[Dataset entries]
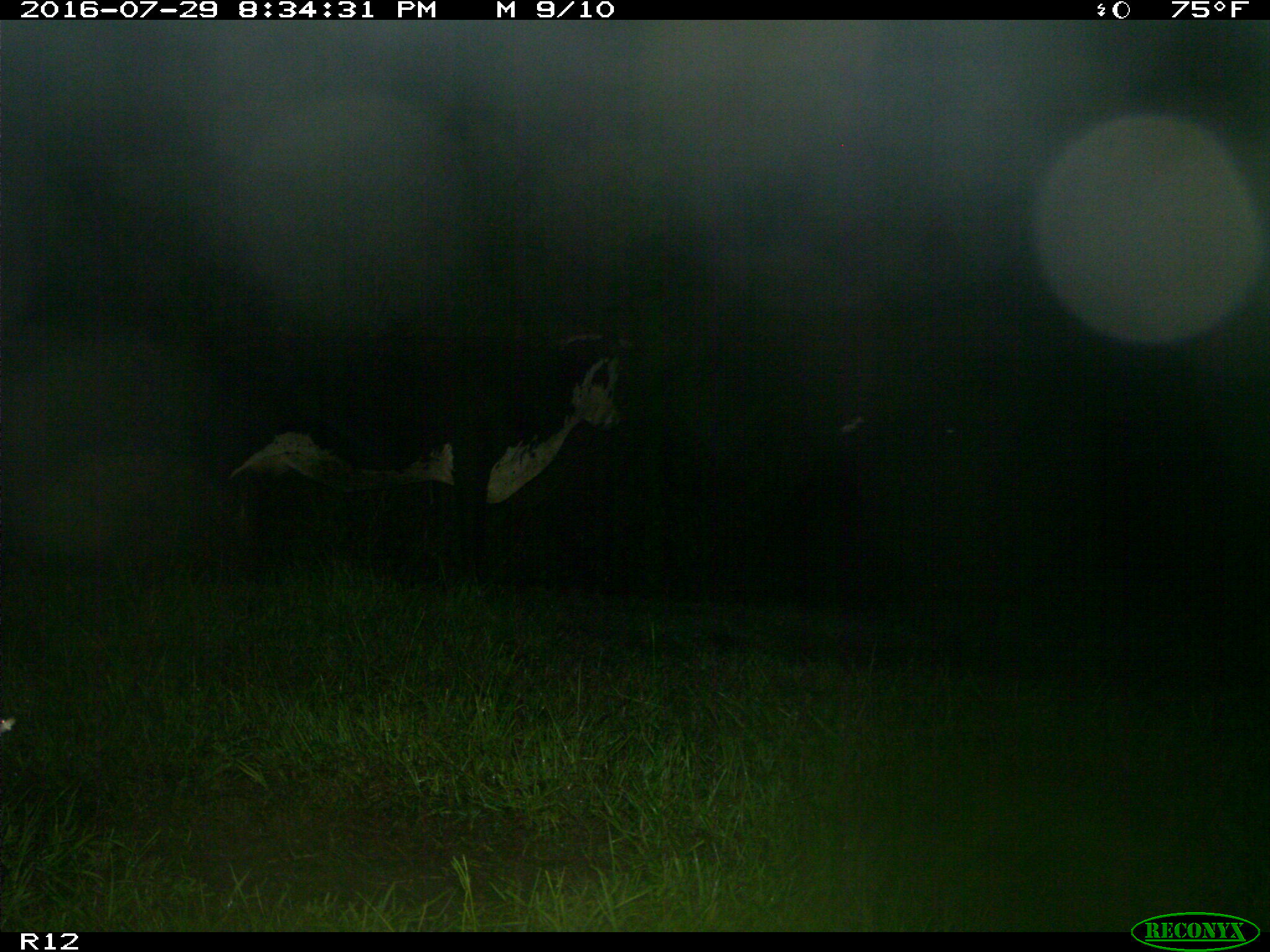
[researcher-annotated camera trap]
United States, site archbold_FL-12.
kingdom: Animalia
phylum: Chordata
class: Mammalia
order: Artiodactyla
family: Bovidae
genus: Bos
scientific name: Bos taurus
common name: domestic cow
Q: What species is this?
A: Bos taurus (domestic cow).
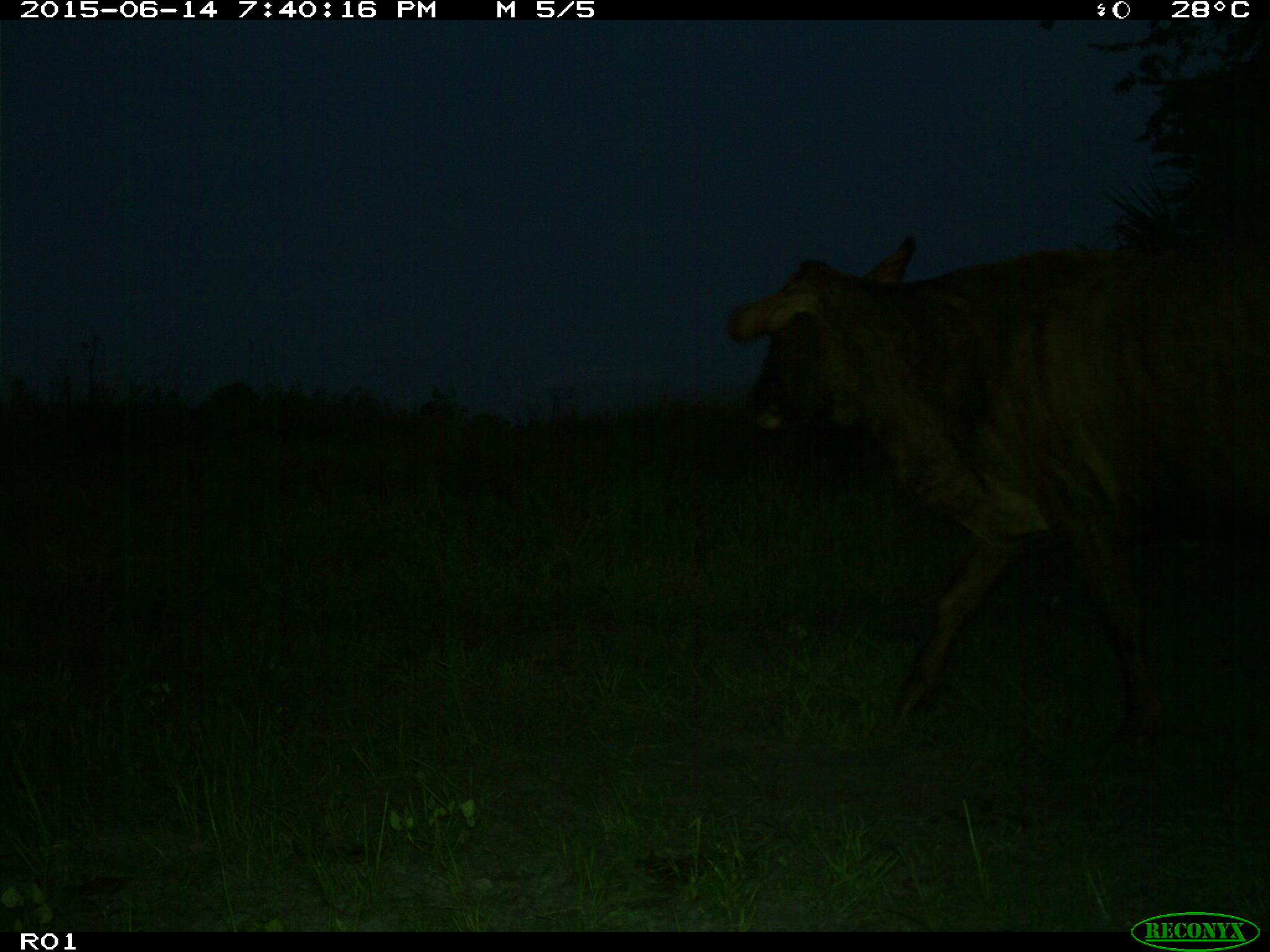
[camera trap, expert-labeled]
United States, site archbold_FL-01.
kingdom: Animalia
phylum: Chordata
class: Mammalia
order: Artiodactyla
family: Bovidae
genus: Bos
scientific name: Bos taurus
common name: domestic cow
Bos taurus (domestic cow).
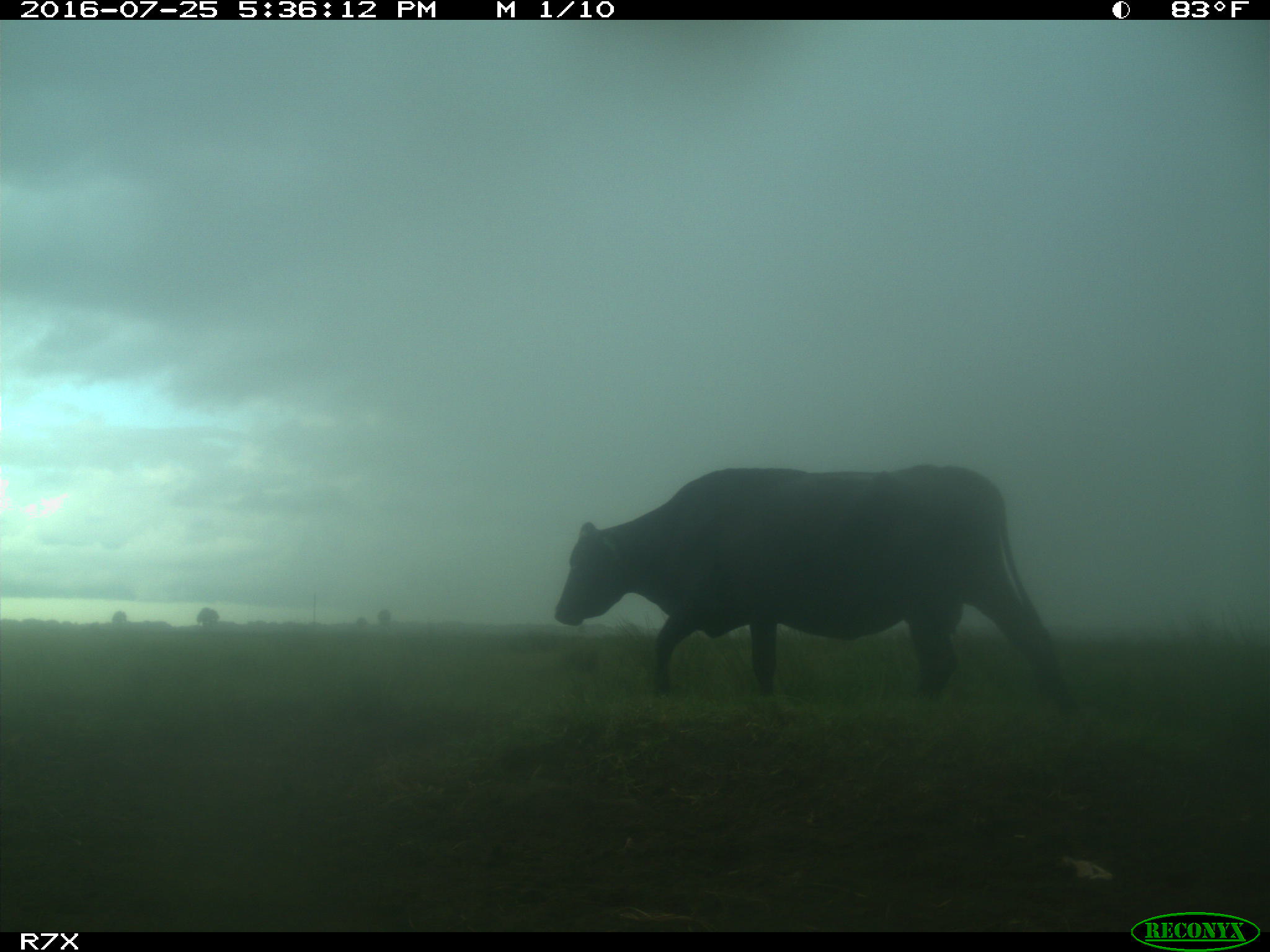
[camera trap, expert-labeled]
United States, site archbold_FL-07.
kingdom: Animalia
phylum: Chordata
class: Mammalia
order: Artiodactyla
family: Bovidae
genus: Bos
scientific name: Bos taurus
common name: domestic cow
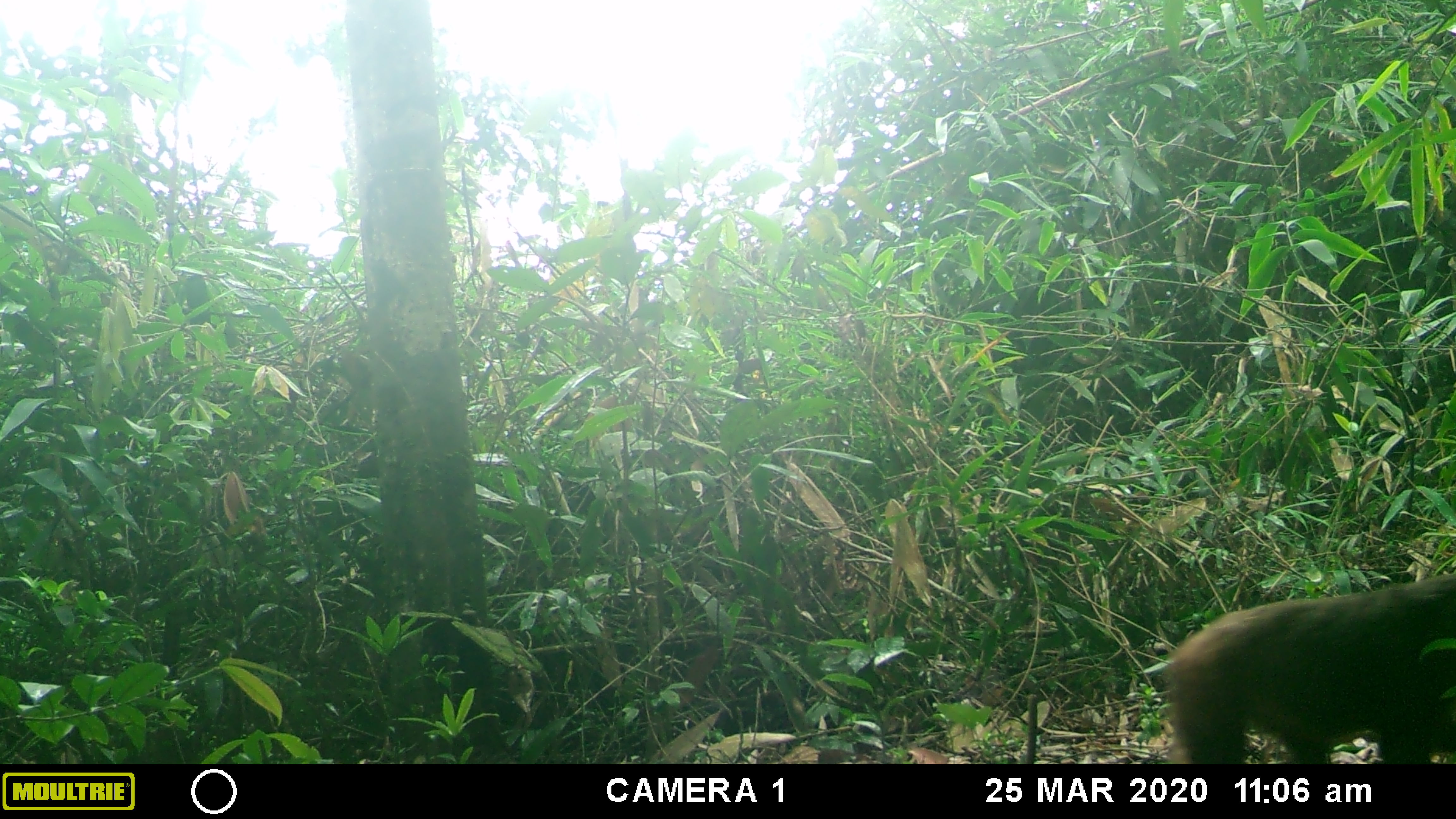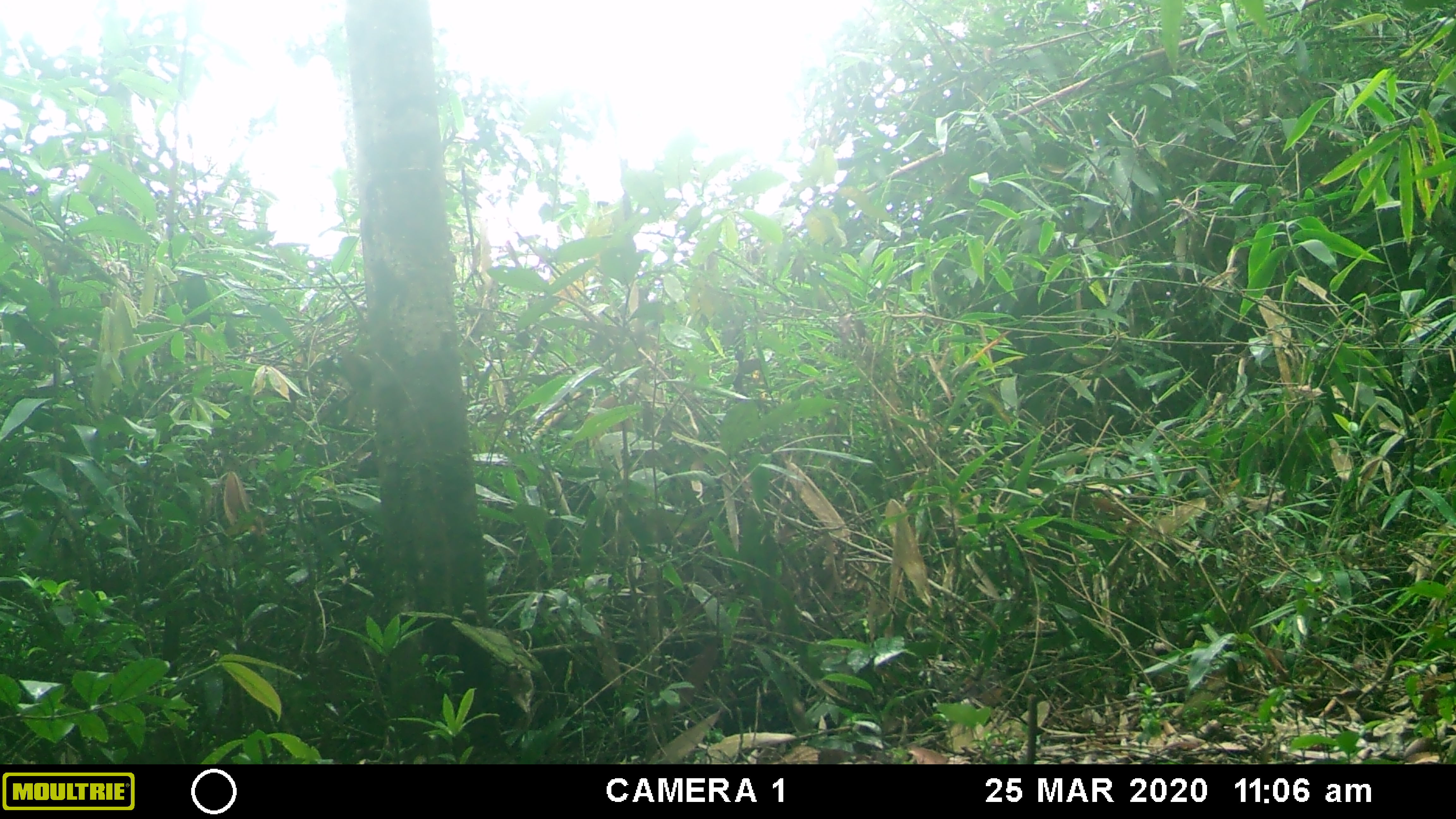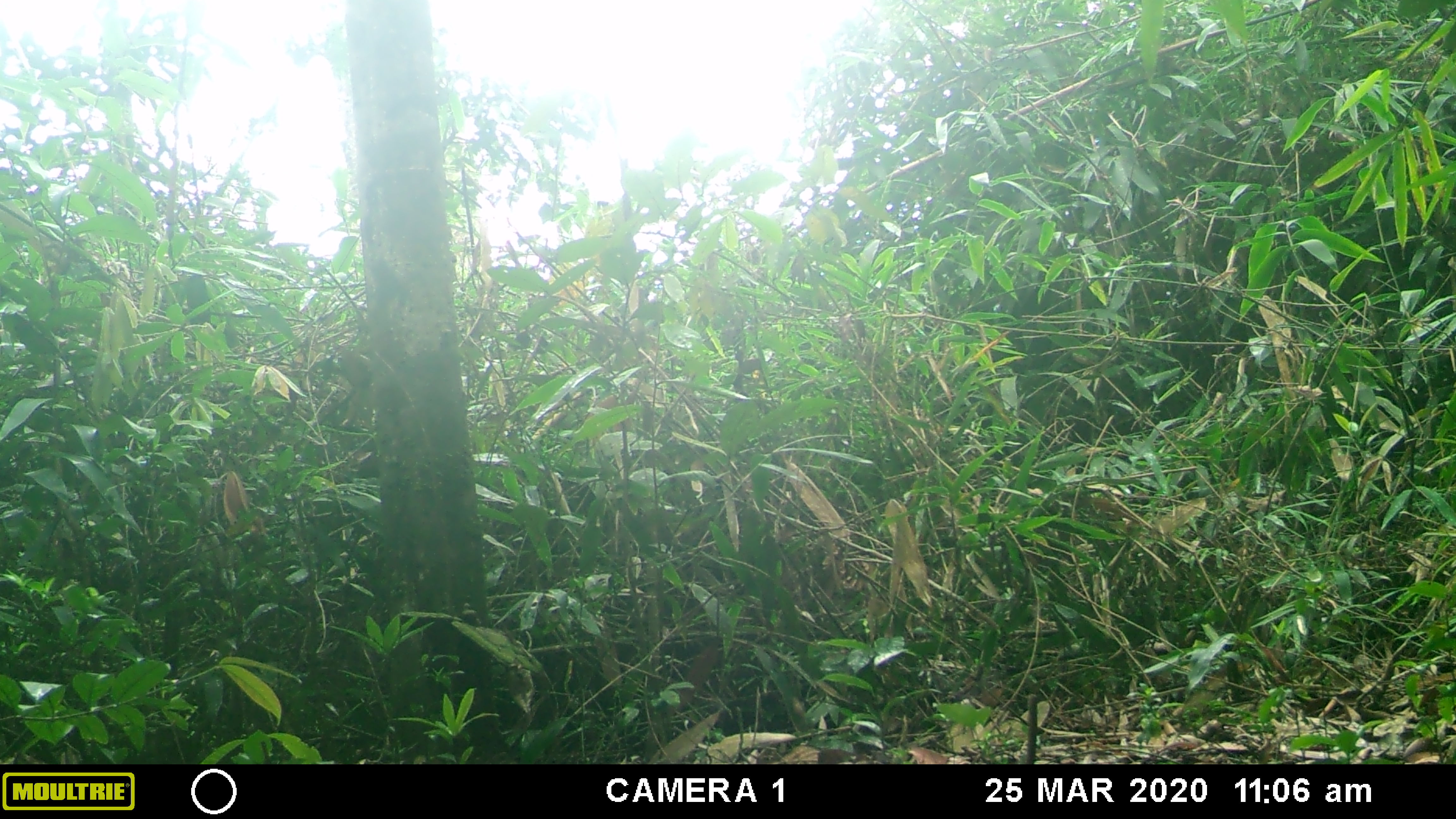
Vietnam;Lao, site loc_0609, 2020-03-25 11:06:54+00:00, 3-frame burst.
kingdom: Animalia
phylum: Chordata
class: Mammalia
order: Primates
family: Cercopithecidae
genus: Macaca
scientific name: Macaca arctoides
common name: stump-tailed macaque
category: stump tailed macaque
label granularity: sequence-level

Instructions for the task: Apart from the pictures, every line above must be printed exactly.

The answer:
[researcher-annotated camera trap]
United States, site archbold_FL-12.
kingdom: Animalia
phylum: Chordata
class: Mammalia
order: Artiodactyla
family: Bovidae
genus: Bos
scientific name: Bos taurus
common name: domestic cow
Q: What species is this?
A: Bos taurus (domestic cow).
[camera trap, expert-labeled]
United States, site archbold_FL-01.
kingdom: Animalia
phylum: Chordata
class: Mammalia
order: Artiodactyla
family: Bovidae
genus: Bos
scientific name: Bos taurus
common name: domestic cow
Bos taurus (domestic cow).
[camera trap, expert-labeled]
United States, site archbold_FL-07.
kingdom: Animalia
phylum: Chordata
class: Mammalia
order: Artiodactyla
family: Bovidae
genus: Bos
scientific name: Bos taurus
common name: domestic cow
Vietnam;Lao, site loc_0609, 2020-03-25 11:06:54+00:00, 3-frame burst.
kingdom: Animalia
phylum: Chordata
class: Mammalia
order: Primates
family: Cercopithecidae
genus: Macaca
scientific name: Macaca arctoides
common name: stump-tailed macaque
category: stump tailed macaque
label granularity: sequence-level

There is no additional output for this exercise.